TASK DETAILS: Reproduce the listing with "ocean surface" substituted by "sea surface" throughout, leaving everything else unchanged and omitting the pictures.

EXERCISE DATA:
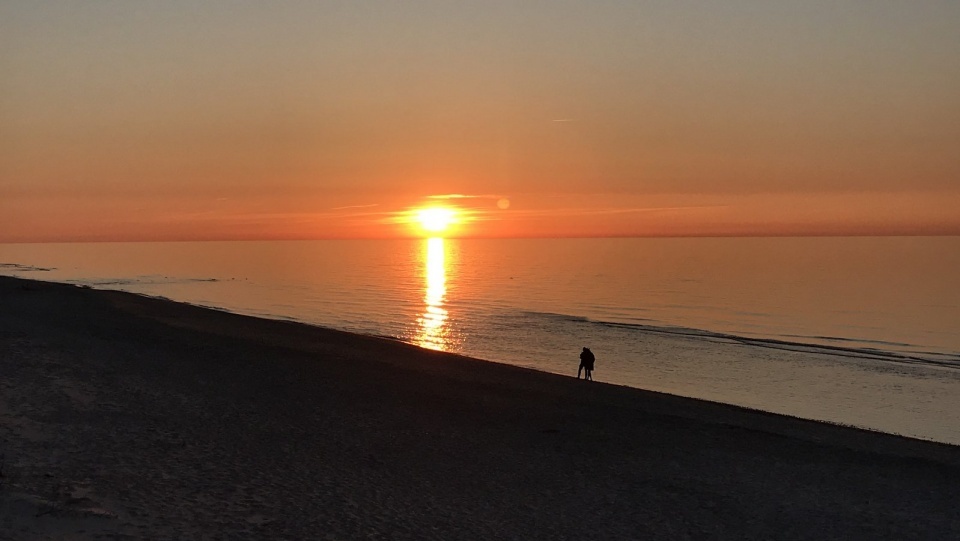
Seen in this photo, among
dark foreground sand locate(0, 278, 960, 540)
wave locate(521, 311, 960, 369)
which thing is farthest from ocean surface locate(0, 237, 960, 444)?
dark foreground sand locate(0, 278, 960, 540)

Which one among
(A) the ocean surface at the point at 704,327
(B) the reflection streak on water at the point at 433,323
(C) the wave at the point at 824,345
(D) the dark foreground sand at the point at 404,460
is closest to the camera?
(D) the dark foreground sand at the point at 404,460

EXERCISE RESULT:
Seen in this photo, among
dark foreground sand locate(0, 278, 960, 540)
wave locate(521, 311, 960, 369)
which thing is farthest from sea surface locate(0, 237, 960, 444)?
dark foreground sand locate(0, 278, 960, 540)

Which one among
(A) the sea surface at the point at 704,327
(B) the reflection streak on water at the point at 433,323
(C) the wave at the point at 824,345
(D) the dark foreground sand at the point at 404,460
is closest to the camera?
(D) the dark foreground sand at the point at 404,460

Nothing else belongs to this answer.